● EXERCISE MATERIALS:
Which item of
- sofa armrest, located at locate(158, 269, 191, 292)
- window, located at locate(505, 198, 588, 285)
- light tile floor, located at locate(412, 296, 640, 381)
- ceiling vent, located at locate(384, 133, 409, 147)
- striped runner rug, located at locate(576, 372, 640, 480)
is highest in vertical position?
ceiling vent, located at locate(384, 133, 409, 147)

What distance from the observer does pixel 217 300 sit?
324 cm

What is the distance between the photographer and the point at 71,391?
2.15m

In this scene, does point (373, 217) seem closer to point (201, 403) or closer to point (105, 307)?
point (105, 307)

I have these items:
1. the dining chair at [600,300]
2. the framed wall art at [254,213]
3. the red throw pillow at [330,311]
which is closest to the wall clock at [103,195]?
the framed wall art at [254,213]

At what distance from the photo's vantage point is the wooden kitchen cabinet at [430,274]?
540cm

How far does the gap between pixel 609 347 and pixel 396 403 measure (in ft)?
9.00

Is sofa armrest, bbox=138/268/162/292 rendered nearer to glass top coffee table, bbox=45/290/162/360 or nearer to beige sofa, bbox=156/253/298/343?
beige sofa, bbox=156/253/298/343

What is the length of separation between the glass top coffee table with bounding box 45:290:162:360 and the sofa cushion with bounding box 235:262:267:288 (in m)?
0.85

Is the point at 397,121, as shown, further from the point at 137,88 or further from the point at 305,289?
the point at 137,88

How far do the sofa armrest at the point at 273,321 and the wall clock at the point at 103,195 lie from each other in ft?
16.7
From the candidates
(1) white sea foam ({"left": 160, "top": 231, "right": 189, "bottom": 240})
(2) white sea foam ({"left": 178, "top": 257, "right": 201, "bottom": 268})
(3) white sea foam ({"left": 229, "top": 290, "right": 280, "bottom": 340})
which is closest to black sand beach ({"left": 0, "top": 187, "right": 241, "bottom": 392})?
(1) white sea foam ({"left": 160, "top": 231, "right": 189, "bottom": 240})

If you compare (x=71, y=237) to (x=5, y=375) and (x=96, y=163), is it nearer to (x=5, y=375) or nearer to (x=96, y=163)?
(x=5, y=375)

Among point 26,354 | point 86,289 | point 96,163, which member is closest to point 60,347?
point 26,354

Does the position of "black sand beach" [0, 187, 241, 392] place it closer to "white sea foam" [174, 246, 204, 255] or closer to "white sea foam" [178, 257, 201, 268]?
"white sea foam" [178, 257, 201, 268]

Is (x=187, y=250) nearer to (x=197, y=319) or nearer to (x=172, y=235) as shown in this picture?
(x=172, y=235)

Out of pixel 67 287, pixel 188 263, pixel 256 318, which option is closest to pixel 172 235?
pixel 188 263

● TASK TO CARRY OUT: Output the lines from the line containing "From the candidates" to the end, both included; add nothing.

● TASK ANSWER:
From the candidates
(1) white sea foam ({"left": 160, "top": 231, "right": 189, "bottom": 240})
(2) white sea foam ({"left": 178, "top": 257, "right": 201, "bottom": 268})
(3) white sea foam ({"left": 229, "top": 290, "right": 280, "bottom": 340})
which is closest to black sand beach ({"left": 0, "top": 187, "right": 241, "bottom": 392})?
(1) white sea foam ({"left": 160, "top": 231, "right": 189, "bottom": 240})

If you compare (x=71, y=237) to (x=5, y=375) and (x=96, y=163), is it nearer to (x=5, y=375) or nearer to (x=96, y=163)?
(x=5, y=375)

Among point 26,354 | point 86,289 | point 96,163, which member is closest to point 60,347?
point 26,354

Does the position of "black sand beach" [0, 187, 241, 392] place it closer to "white sea foam" [174, 246, 204, 255] or closer to "white sea foam" [178, 257, 201, 268]?
"white sea foam" [178, 257, 201, 268]

Is (x=187, y=250) nearer to (x=197, y=319) or nearer to (x=172, y=235) as shown in this picture?
(x=172, y=235)

Out of pixel 67 287, pixel 188 263, pixel 256 318, which option is closest to pixel 172 235?
pixel 188 263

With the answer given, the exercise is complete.